Premise: User reserved pages such as dashboards, profile settings etc. are only accessible to the “Logged In User” upon Log In (duh), and personal information such as “Logged in user > Full Name” or even “Logged in User > Stripe Account ID” etc. are dynamically rendered to reflect said user’s data.
If you copied, or one of these pages URL was saved in your browser’s history, you will be able to visit said page, even when no user is logged in.
Let me clarify that I have NOT encountered an instance where the information was accessible (though I did see some data flashing randomly from previous sessions…that might be the browser “remembering”, also input fields don’t always get reset…again, could be a browser thing) but you will effectively be able to go “inside” the app, even without being logged in. Probably won’t be able to do much (maybe), other than navigate the app internally, and your DB’s real data won’t be read or written (maybe).
I’ve had these same questions. I’m not sure how much of the data gets handled by the backend and how much happens in the front end. Your experience sort of confirms that the frontend has full access to the database which kind of confirms my curiosity here. Post
I wish they would clarify how some of this works because I really enjoy how intuitive Adalo is.
Hi,
I encountered the same but didn’t not test a new solution. What I thought was to add a new condition “User Logged in” = 1 that is set to 1 when user logins, when user logouts it is set to 0, this to ensure security using fields visibility. But still if it is a browser issue, I do not know if issue will continue. I will try to test today this behavior.
• These are two different users logged in at the same time, in 2 separate incognito windows, looking at their profile page.
• As you can see they have the same URL (assuming it’s the equivalent of “www.yoursite.com/profile” etc.?), so it would appear that there is no user-specific data in the URL i.e. “www.yoursite.com/profile/mickeymouse” - maybe that’s why we don’t have deep linking just yet?
POSSIBLE MAJOR ISSUE
• Pasted that link in Safari, Chrome, Brave and Firefox. I couldn’t always reproduce this, but though logged out, and visiting that URL for the very first time, I got “inside” the user’s profile, which would seem strange given there’s no indication of “uniqueness” in the URL…and could see all sorts of sensitive data.

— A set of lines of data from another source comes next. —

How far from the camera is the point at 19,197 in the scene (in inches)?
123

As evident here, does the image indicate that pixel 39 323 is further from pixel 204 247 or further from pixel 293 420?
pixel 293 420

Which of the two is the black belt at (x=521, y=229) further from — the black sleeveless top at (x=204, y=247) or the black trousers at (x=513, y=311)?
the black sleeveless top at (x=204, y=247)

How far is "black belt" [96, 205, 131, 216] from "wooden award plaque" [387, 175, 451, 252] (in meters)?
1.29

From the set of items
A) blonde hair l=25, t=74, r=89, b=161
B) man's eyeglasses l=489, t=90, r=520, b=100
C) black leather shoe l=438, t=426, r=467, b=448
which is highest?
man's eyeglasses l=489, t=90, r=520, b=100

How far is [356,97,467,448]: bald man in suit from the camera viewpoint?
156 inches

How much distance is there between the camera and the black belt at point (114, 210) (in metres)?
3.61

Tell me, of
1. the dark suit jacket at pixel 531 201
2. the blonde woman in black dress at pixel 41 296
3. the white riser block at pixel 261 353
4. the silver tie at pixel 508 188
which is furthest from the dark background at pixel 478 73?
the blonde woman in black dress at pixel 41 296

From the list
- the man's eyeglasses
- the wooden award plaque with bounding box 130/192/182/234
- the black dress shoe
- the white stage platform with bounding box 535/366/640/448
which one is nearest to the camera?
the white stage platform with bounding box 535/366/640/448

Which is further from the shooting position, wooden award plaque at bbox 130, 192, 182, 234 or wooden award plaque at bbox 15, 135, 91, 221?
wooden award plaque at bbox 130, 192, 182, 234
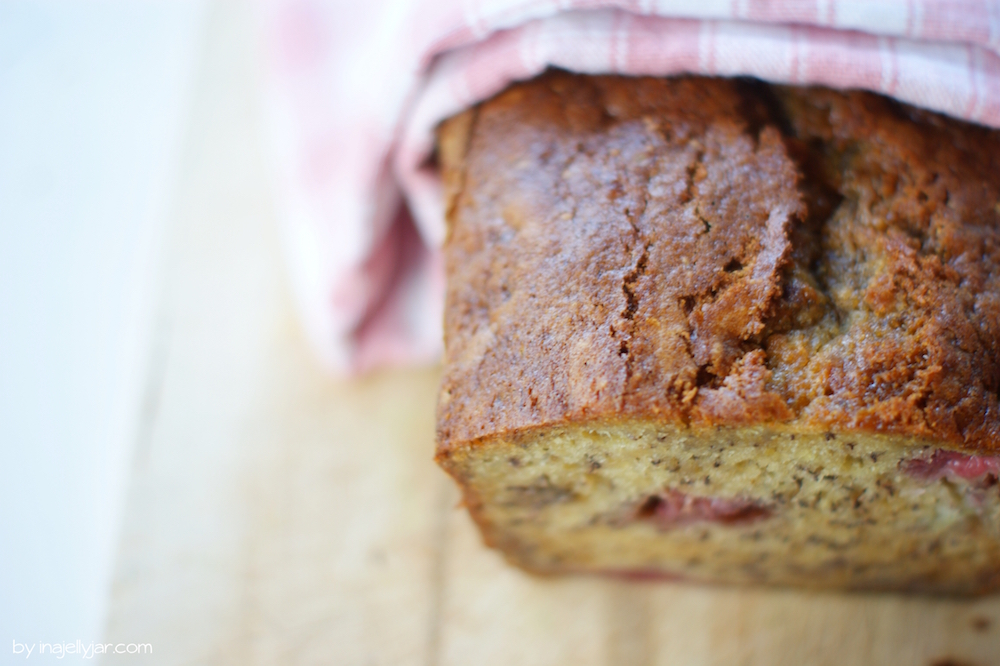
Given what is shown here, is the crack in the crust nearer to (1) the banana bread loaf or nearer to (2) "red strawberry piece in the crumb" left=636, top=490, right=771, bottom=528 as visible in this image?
(1) the banana bread loaf

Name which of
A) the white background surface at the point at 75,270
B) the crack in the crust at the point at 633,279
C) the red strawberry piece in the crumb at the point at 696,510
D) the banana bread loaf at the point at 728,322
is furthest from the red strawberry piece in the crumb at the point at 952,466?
the white background surface at the point at 75,270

• Most times I’d simply get inside that specific page (/profile or whatever) but see the empty state I designer with no data at all.
Hi,
I agree on with the deeplinking, I assume data is then generated according to the user logged via QUERY in, but URL is always the same.
For the one not related to URL
What I see related and potentially same issue is when I load a list from an external collection, by a millisecond seems to load all data and then only query regarding the parameters. So it seems to have a query running to load the external data and then it “pulls” our query in the list to filter data.

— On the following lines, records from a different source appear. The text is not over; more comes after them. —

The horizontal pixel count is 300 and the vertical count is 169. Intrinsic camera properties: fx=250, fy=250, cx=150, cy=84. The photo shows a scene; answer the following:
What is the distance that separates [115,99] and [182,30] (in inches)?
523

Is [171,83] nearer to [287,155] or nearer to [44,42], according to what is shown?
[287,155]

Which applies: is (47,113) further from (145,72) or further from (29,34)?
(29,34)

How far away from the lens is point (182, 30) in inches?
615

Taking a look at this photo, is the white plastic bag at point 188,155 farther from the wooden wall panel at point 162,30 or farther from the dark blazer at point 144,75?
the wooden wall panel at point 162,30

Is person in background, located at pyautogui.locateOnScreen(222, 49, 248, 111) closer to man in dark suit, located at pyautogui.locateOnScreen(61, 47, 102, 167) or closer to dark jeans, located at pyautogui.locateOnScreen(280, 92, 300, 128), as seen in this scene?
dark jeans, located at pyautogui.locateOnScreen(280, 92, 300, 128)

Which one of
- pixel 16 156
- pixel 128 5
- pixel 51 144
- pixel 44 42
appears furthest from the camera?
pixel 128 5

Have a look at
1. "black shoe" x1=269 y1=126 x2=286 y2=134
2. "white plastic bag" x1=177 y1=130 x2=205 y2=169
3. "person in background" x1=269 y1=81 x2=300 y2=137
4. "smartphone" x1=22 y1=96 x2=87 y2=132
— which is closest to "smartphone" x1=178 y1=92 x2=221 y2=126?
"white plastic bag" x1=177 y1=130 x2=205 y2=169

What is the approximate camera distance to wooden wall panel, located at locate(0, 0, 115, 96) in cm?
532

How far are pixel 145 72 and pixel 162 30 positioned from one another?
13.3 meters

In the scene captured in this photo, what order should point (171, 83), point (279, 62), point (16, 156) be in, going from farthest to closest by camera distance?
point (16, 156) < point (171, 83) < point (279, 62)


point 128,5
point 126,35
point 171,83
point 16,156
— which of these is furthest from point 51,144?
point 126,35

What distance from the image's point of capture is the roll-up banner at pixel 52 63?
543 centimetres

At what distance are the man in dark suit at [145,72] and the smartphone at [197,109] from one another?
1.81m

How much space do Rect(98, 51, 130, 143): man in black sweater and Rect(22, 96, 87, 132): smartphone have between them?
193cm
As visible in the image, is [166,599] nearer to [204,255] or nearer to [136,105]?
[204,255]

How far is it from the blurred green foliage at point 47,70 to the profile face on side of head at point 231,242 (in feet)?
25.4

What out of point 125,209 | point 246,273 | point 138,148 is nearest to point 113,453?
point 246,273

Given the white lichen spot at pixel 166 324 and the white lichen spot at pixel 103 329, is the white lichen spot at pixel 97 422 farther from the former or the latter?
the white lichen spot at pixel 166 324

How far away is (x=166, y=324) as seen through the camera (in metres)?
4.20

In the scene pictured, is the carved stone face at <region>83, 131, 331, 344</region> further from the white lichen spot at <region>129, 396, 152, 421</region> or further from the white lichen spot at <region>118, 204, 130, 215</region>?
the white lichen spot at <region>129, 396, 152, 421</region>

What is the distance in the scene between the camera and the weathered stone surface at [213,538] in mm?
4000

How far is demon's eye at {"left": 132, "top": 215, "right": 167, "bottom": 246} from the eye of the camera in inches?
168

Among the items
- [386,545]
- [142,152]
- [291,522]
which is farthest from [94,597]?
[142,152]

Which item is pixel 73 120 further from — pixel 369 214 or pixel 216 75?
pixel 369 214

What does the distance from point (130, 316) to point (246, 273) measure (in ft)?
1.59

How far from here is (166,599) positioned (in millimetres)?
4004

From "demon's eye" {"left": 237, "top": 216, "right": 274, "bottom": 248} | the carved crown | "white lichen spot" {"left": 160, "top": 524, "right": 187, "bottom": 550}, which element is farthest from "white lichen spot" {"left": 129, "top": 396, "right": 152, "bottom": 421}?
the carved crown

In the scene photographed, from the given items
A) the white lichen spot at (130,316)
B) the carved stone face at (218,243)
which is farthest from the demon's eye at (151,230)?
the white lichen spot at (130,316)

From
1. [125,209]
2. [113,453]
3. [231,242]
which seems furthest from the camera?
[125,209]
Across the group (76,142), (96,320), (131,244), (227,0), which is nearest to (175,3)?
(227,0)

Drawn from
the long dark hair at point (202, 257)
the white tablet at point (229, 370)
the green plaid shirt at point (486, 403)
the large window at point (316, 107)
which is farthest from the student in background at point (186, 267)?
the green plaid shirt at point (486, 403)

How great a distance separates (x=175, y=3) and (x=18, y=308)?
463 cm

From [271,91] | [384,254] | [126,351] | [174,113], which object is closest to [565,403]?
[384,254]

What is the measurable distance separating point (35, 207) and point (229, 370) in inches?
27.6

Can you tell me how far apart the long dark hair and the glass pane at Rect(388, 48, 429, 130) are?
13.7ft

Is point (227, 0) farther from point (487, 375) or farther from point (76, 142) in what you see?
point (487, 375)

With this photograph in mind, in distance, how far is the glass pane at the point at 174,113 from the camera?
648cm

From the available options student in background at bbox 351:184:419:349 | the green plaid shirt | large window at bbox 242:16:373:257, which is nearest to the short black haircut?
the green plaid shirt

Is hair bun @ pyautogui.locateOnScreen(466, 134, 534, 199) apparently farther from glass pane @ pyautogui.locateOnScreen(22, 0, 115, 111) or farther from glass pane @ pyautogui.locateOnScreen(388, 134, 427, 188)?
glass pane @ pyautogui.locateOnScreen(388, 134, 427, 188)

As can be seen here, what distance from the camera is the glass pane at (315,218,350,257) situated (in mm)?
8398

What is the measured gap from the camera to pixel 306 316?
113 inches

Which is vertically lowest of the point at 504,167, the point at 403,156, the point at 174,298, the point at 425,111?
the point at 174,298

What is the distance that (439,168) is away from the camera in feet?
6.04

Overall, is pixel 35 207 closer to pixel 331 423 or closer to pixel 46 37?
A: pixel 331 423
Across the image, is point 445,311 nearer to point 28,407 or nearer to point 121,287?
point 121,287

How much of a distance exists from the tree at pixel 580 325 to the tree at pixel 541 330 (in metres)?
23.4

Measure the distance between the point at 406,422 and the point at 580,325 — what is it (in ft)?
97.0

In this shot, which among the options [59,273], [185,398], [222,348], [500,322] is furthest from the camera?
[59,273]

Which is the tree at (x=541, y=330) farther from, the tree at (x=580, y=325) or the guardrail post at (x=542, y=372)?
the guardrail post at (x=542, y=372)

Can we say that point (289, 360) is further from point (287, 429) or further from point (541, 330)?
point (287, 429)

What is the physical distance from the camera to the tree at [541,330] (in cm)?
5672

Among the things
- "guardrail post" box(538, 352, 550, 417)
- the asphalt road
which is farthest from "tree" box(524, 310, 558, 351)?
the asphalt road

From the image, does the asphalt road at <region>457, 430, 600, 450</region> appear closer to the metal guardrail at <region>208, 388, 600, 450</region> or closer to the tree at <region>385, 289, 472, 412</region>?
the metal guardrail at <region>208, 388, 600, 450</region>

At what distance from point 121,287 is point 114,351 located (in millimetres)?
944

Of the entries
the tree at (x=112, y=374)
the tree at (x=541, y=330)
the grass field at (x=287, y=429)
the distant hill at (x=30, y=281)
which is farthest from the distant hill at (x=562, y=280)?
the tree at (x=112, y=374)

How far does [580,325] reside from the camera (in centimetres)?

@damianoredemagni you’re right - in the webapps it is easy to get “inside” the app just by copying URL. There is no automated “user rights check”, unfortunately.
As I understand, Adalo was built primarily for app creation. In this case, copying URL is not possible, and if one creates the screen flow correctly - admin and user parts of the app could be separated.

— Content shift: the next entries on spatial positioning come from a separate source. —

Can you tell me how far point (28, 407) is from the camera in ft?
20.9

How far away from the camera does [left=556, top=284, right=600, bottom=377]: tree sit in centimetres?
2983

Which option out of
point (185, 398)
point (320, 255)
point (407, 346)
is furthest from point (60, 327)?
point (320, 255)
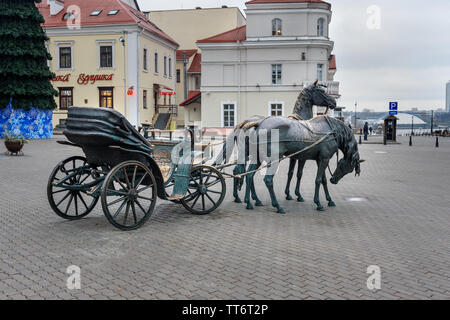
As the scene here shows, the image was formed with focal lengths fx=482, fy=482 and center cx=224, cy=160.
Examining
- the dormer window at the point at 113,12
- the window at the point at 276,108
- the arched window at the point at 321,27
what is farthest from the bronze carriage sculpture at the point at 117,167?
the dormer window at the point at 113,12

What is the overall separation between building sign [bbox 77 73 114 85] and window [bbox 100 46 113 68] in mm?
996

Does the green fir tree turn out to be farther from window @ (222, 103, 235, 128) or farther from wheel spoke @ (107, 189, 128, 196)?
wheel spoke @ (107, 189, 128, 196)

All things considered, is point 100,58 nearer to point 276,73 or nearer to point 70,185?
point 276,73

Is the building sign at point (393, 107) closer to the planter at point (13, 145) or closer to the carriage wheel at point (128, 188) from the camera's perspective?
the planter at point (13, 145)

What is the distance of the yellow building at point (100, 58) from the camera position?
145ft

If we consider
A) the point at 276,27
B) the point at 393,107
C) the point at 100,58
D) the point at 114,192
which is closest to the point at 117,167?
the point at 114,192

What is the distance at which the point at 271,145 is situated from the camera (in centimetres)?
936

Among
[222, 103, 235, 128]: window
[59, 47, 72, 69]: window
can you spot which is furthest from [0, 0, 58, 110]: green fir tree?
[222, 103, 235, 128]: window

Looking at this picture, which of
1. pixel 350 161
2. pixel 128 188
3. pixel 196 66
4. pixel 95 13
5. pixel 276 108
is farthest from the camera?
pixel 196 66

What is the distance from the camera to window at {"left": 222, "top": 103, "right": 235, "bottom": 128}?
42875 millimetres

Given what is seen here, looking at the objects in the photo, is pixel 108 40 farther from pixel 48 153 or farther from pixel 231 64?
pixel 48 153

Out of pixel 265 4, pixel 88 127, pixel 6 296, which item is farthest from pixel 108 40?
pixel 6 296

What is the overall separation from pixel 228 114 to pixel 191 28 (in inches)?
879

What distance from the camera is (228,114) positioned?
43.0 metres
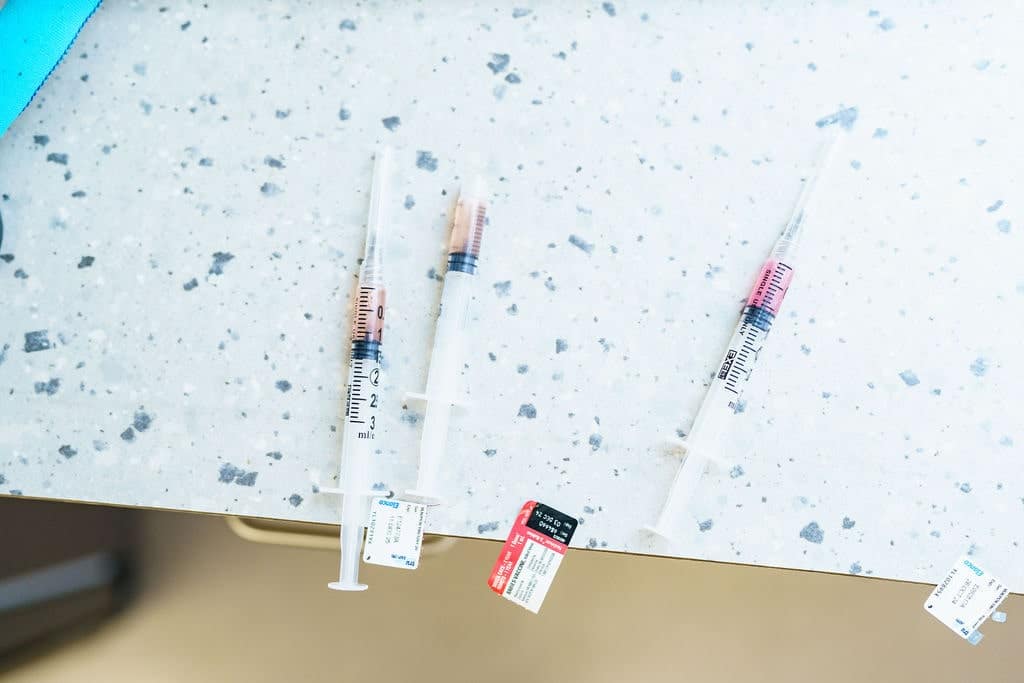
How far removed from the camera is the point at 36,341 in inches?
38.0

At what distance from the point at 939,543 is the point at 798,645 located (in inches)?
6.2

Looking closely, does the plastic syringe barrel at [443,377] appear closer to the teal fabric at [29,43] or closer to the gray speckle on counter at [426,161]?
the gray speckle on counter at [426,161]

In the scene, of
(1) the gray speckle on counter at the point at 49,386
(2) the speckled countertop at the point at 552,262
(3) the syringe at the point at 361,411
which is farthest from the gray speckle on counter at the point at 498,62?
(1) the gray speckle on counter at the point at 49,386

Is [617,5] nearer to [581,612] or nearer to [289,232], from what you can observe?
[289,232]

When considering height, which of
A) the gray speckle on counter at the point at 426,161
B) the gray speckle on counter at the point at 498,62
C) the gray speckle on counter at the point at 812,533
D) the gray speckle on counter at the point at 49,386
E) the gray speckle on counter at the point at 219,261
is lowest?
the gray speckle on counter at the point at 49,386

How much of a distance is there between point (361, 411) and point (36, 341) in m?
0.30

For the web-based apps, the only way I found to protect them from unauthorized access is to do it manually:
set a check for “logged-in user” when entering each screen, like @sebastas suggested. I do it by checking via “email is not empty”
set a check for “admin user = true” when entering each screen
in addition, hide sensitive content using visibility rules (this protects in some cases, when screen-enter actions are not executed when entering the screen via “back” button).
that’s odd too! i only had the previous session’s data (logged in as Mary) show in my current session (logged in as John) for a flash, but again, we’re not sure if it’s cached in the browser (if even possible) etc.
To add to the solutions posed here what I also tend to do is set up different user groups as true / false boolean properties in the user collection. (Such as “Free”, “Paid” etc)… that way I can filter secure pages by adding a check on that property.